Skanska USA has recently completed building one of the largest and most complex structures in Miami: The Phillip and Patricia Frost Museum of Science. As a centerpiece of the Frost museum stands the 500,000-gallon, saltwater aquarium that is capable of supporting over 4 million pounds of sea water.

The building process required using a consistent concrete mixture to get the desired architectural and smooth finishes because it's visible from the exterior. Supermix supplied the concrete and the subcontractor, Baker Concrete, placed the 26,253 cubic yards of concrete.

The shape of this tank had never been built before. Complex in its conical shape, inclination and suspension, as well as a 30-foot diameter oculus at the bottom of the basin, the shape is energy-efficient and ideal for sharks as there are no sharp corners.

The 250,000-square-foot museum will serve as an economic engine and cultural anchor for Miami’s fast-growing urban core. Facing the Biscayne Bay waterfront, the museum is comprised of four buildings: The Aquarium, the Frost Planetarium, and the North and West Wings.

Designed by Grimshaw Architects, the 500,000-gallon saltwater aquarium holds deep-water fish from the nearby Gulfstream, including devil rays, tuna and mahi-mahi that swim among the sharks. The $305 million science museum is also comprised of a digital 250-seat planetarium and other interactive and innovative features, including cutting-edge science displays, a 9,000-square-foot laser show gallery, and exhibition galleries including one of a giant feathered dinosaur.

Building the 5-story museum presented some unique challenges for the design and construction team because the project had to be both highly aesthetic and functional. The Skanska team had to pay close attention to the way all the elements tied together, from the way the building looked to the way the windows lined up, because the museum structure is an exhibit itself as it sits in the heart of downtown Miami and serves as the centerpiece of Museum Park. The Gulfstream aquarium tank is also designed so museum visitors can walk under it and look into it - making it one-of-a-kind in the world.
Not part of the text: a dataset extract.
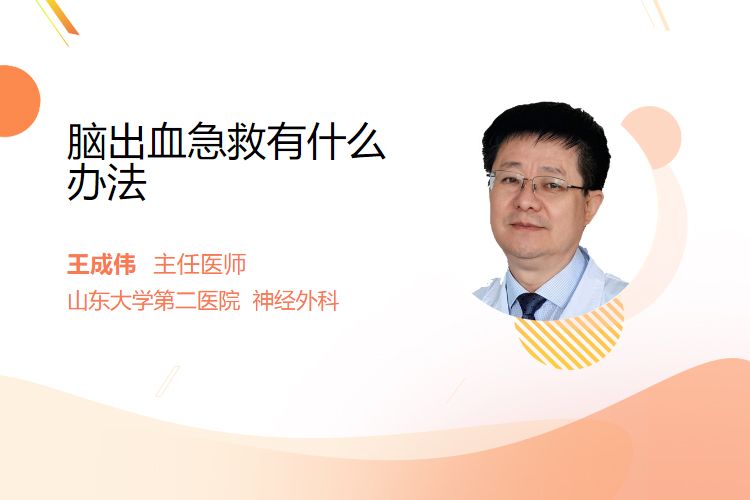 脑出血急救有什么办法

王成伟 主任医师
山东大学第二医院 神经外科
Skanska’s goal was to build a facility that embraces the museum’s strong sustainability mission and was responsible for bringing the blueprint to life, making sure to execute the unique structural elements while also prioritizing energy and water efficiency. The museum will benefit from significant energy savings through demand control ventilation, efficient lighting, natural ventilation and white and green roofs. Onsite photovoltaic panels generate power for the building, helping to offset energy usage. A rain water and gray water collection system also represents significant water savings annually.